--- Reading text Enclosed Below ---

UNIDENTIFIED MALE: Go, baby!

TYLER HAMILTON, PRO CYCLIST: That was nerve-wracking because you're right there in the heart of the Tour de France, thousands and thousands of people around you -- hovering around your -- the team camper, and we had this performance enhancing drug. So I remember just trying to get rid of it as quickly as possible because there was one for Lance, one for Kevin and one for myself. You quickly just stuck it in, got rid of it and then it was quickly hidden away, typically in like a Coke can, all three vials would go into a Coke can. We'd crush it, give it to a team doctor to dispose.

MCDERMOTT (voice-over): But it didn't go all to plan. Lance Armstrong was tested for drugs during the tour, and one of his samples revealed a significant level of a banned corticosteroid.

Emma O'Reilly was a soigneur on the team, whose duties included given Armstrong a massage after his rides. During one of these massages, she says, an urgent discussion took place between Armstrong and the team's management.

EMMA O'REILLY, CYCLING SOIGNEUR: The conversation that was occurring really was, what are we going to do, here's the problem. We need a solution. And how do we act upon the solution? And are we happy with the solution?

So it was -- the problem was Lance had tested high in the cortisone; the solution was a potential prescription. What was the prescription for? Why was he taking it? Are we all happy with that? Yes, we're happy with that. All right, let's go down and speak to Luis, who was the team doctor, and get him to write the prescription.

Dr. Luis del Moral has now been issued with a lifetime sporting ban by the U.S. Anti-Doping Agency, USADA. Emma O'Reilly says the doctor issued a prescription to Armstrong for a cortisone cream for saddle sores and back-dated it.

MCDERMOTT: Had he complained to you about saddle sores?

O'REILLY: No, no. No. No, it wasn't about saddle sores. The whole thing was just a back-dated prescription to help kind of explain his elevated cortisone level in the test at the prologue.

MCDERMOTT: Of course, if he -- if he had been prescribed this cream, then it should have been listed as a -- on the therapeutic exemption.

O'REILLY: Absolutely, yes, yes. And it wasn't, because he wasn't taking the cream, you know. It was just purely back-dated to cover up that cortisone elevation, yes. The back-dated prescription was rigged to suit the test.

MCDERMOTT (voice-over): When she was subpoenaed to give sworn evidence, Emma O'Reilly insisted that her memory was clear.

UNIDENTIFIED MALE: Is there any doubt in your mind as to what happened and what you heard?

O'REILLY: None whatsoever at all. I can still, to this day, picture the whole scene vividly.

JEFFREY TILLOTSON, ATTORNEY: She was labeled a traitor by Lance Armstrong. She was told she'd never work in the business again by the Armstrong group. We found her to be extremely credible on the issues in which -- and the things she said she had seen and done.

--- End of Enclosed Reading text ---
--- Supplied records Enclosed Below ---

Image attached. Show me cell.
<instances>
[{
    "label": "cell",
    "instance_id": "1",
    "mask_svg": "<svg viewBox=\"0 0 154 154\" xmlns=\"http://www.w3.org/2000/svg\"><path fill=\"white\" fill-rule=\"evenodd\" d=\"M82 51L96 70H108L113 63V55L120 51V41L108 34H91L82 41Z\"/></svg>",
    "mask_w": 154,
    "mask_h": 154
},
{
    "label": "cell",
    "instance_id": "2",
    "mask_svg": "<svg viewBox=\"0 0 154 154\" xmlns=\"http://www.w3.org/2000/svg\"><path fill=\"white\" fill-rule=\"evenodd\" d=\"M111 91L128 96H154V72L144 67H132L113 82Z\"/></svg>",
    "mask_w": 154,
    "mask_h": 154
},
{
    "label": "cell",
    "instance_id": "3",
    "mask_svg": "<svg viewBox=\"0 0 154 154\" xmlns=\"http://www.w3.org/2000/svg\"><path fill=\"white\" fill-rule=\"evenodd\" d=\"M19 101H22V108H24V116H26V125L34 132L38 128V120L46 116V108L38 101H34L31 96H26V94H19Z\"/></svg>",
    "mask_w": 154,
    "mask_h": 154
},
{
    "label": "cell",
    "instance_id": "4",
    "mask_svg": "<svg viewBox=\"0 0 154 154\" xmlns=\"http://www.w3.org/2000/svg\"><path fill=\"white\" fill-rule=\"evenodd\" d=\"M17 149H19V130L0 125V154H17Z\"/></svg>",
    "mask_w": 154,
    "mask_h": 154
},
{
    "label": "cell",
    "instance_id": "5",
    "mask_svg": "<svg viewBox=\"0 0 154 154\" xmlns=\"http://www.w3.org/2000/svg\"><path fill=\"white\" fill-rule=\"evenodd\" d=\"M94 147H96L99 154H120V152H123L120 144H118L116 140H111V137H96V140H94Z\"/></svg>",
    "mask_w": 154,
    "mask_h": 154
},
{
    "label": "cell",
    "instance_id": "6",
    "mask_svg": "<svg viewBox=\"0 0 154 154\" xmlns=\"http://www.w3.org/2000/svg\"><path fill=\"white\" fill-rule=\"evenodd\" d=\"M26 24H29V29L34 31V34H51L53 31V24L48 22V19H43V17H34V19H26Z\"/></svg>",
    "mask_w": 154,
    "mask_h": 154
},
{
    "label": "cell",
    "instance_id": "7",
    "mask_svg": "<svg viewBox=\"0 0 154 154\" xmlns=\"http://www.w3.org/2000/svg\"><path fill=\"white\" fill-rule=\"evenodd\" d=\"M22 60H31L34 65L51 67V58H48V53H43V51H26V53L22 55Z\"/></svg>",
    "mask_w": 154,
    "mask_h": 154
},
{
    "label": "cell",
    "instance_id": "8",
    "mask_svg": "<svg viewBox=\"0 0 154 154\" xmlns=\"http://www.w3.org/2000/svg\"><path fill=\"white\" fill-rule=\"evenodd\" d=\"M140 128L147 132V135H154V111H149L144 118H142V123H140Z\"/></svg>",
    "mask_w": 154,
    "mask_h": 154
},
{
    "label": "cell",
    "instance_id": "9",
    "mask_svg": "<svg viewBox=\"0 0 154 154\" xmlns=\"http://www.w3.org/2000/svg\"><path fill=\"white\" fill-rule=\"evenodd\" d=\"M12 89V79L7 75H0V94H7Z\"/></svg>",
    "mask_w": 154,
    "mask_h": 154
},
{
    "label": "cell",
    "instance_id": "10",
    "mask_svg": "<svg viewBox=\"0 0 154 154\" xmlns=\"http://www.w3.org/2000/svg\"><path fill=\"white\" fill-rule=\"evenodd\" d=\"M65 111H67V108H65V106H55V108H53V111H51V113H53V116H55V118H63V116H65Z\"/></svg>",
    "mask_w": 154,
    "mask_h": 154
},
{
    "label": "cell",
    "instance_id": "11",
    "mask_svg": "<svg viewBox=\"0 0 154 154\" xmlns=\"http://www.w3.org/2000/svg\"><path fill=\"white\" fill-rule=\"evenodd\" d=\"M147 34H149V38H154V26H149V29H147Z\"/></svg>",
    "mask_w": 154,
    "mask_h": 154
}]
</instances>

--- End of Enclosed Supplied records ---

**Activity**
Name every speaker in the Tour de France doping transcript who is introduced with a job title, and give each person's title.

**Task response**
- Tyler Hamilton, pro cyclist
- Emma O'Reilly, cycling soigneur
- Jeffrey Tillotson, attorney